Penultimate one I'm going to mention is a zombie apocalypse giant, World War Z.

It's not out until December 2012, so doesn't have a poster yet, but basically here's the jist: Brad Pitt is a UN employee travelling the world, interviewing the survivors of the zombie apocalypse, known as World War Z. It's based on the novel by Max Brooks (son of living movie god Mel), a book so popular upon it's release, you'd be hard pushed to find one in twenty people who hadn't at least heard of it. I have high hopes.
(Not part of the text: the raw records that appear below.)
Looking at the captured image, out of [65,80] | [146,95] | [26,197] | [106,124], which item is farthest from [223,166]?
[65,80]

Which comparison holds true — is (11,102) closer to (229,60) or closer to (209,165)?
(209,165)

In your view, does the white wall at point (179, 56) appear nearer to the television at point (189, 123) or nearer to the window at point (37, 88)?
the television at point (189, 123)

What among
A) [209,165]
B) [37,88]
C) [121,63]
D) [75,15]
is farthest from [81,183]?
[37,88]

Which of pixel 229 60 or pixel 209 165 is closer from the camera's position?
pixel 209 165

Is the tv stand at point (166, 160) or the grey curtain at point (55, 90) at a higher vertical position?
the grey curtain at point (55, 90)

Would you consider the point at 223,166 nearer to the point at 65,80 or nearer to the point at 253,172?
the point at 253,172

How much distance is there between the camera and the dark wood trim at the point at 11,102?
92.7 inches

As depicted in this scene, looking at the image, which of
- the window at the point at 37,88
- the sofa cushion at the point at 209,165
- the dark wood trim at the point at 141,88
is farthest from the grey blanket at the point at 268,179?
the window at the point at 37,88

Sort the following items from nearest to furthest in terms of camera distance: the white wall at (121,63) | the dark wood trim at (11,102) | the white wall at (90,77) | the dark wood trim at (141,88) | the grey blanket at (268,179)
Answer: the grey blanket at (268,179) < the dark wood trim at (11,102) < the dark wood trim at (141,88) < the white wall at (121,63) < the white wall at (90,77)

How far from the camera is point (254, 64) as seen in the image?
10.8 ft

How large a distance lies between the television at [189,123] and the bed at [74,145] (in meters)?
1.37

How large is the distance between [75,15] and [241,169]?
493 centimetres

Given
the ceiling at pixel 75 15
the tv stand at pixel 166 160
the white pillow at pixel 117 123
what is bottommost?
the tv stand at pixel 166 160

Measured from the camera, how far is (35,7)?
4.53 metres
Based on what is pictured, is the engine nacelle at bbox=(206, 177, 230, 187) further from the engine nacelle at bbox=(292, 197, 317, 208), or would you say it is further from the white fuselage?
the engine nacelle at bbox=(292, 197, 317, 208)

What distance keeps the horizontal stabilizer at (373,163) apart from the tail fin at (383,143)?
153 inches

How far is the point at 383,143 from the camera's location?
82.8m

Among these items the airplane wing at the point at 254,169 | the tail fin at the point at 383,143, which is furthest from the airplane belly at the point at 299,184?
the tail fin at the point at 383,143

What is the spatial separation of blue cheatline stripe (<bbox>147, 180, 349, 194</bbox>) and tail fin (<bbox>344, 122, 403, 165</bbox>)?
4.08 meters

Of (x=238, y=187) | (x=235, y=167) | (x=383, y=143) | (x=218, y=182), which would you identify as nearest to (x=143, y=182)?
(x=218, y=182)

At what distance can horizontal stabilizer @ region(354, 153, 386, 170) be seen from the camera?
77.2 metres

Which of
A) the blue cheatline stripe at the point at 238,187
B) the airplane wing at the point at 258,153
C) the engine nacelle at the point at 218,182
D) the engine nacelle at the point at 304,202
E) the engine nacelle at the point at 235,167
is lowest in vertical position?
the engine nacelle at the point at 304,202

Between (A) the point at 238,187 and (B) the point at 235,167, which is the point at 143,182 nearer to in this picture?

And finally, the one I really am looking forward to the most... The Hobbit: An Unexpected Journey.

Again, this one comes out too far into the future to have a poster just yet, but things really are coming together quite nicely. After a scare of whether or not it would happen, due to changes in director, Peter Jackson, the man who brought us the Lord Of The Rings films decided to step in...like anyone else should do it instead! If you've read the novel, you probably fell a little bit in love with it, and it couldn't be in safer hands than with Mr. Jackson. The cast has pretty much all been announced, the notable members include: Martin Freeman as Bilbo, Sir Ian Holm returns as the older Bilbo, Sir Ian McKellen (!) returns as Gandalf, Richard Armitage as Thorin, Andy Serkis returns as Gollum, Hugo Weaving returns as Elrond, Cate Blanchett returns as Galadriel, Christopher Lee returns as Saruman, and small cameo roles are give to Elijah Wood and Orlando Bloom as Frodo and Legolas respectively. Even Stephen Fry has a part, as the Master Of Lake-Town. And probably the most bizarre member of the cast, as the Great Goblin, is Barry Humphries...yes, that's Dame Edna.

Look, I don't need to sell this to you, it's going to be easily in the top three best performing films of the next five years, never mind next year. Millions of us will see it, and millions of us will love returning to Middle Earth again. And no, I honestly do not care just how splendidly nerdish that sounds.

Before I leave you (and you've done well to stick with it this long), it would also seem that 2012 is going to be the year of flogging a dead horse. Next year there will be unexpected (and most likely unwanted) new offerings in the following franchises: Underworld, Journey To The Centre Of The Earth, Clash Of The Titans, American Pie (actually featuring the original cast), Scary Movie, Men In Black (even including Will Smith and Tommy Lee Jones....somehow) and G.I. Joe. At least there'll be a new James Bond to look forward to then.

Finally, in terms of reboot or remakes, expect to find Ghost Rider back again...even with Nicholas Cage...Yep, I have no idea how they let him have another crack at it either, a new Judge Dredd film, with Karl Urban trying to get rid of Sly Stallone's version for us... And last and definitely not least, the new version of Spider-Man comes out, which might actually you know...be good.

Thanks for reading if you managed to stick with it.